Recibieron instrucciones previas muy precisas (Brazo 1: tomar la pieza lateral: Brazo 2: agarrar la clavija. Brazo 1: rotar la pieza lateral de manera que el hueco apunte hacia arriba. Brazo 2: insertar la clavija en el hueco superior izquierdo, etc.). También, antes de comenzar el ensamblaje, los robots dedicaron 11 minutos a escanear el entorno y planificar los movimientos necesarios para completar las instrucciones. Los componentes más grandes de la silla estaban dispersos al azar, pero se facilitó el proceso al estar todas las clavijas juntas y colocadas verticalmente dentro de un contenedor.
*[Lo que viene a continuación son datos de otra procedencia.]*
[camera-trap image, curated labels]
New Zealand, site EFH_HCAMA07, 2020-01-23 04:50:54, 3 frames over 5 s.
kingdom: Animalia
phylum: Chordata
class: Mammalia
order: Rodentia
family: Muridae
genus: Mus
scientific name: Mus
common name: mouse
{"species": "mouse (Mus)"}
Aun con la abundancia de precaución y preparación los robots necesitaron mucha ayuda. Los videos filmados de la experiencia muestran a los brazos de los robots cometiendo varios errores, dejando caer clavijas o desalineando componentes, antes de finalmente completar con éxito su tarea en casi nueve minutos de trabajo lento y cuidadoso. En todo caso, la experiencia es considerada como un gran éxito, aun cuando hay mucho camino que recorrer para poder expandir estas capacidades a campos más amplios.

Paradoja de Moravec

La paradoja de Moravec es el descubrimiento en el campo de la IA y Robótica que, de forma contra-intuitiva, el pensamiento razonado humano (inteligente y racional) requiere de poca computación, mientras que las habilidades sensoriales y motoras, no conscientes y compartidas con muchos otros animales, exigen grandes esfuerzos computacionales. Este principio fue postulado en la década de los 80 y una posible explicación a la paradoja deriva de la teoría de la evolución. De acuerdo a la selección natural, las capacidades humanas han sido mantenidas y optimizadas; más aún, conforme más antiguas eran esas habilidades, mayor tiempo ha habido para perfeccionarlas. De este modo, puesto que el pensamiento abstracto es un descubrimiento reciente en términos evolutivos, podría ser que no se hubiera alcanzado una solución eficiente por falta de tiempo.

Reconocimiento de Patrones

Adicional a la Paradoja de Moravec, hoy en día los sistemas de IA también tiene otro tipo de limitaciones. Las máquinas de reconocimiento de patrones, base importante actual de IA, son entrenadas a través de miles de ejemplos con la expectativa que las reglas que se infieran continuarán siendo aplicables en un mundo más amplio. Sin embargo, esas reglas no disponen de un entendimiento tipo-humano de lo que están haciendo o con la habilidad de improvisar un solución en forma instantánea.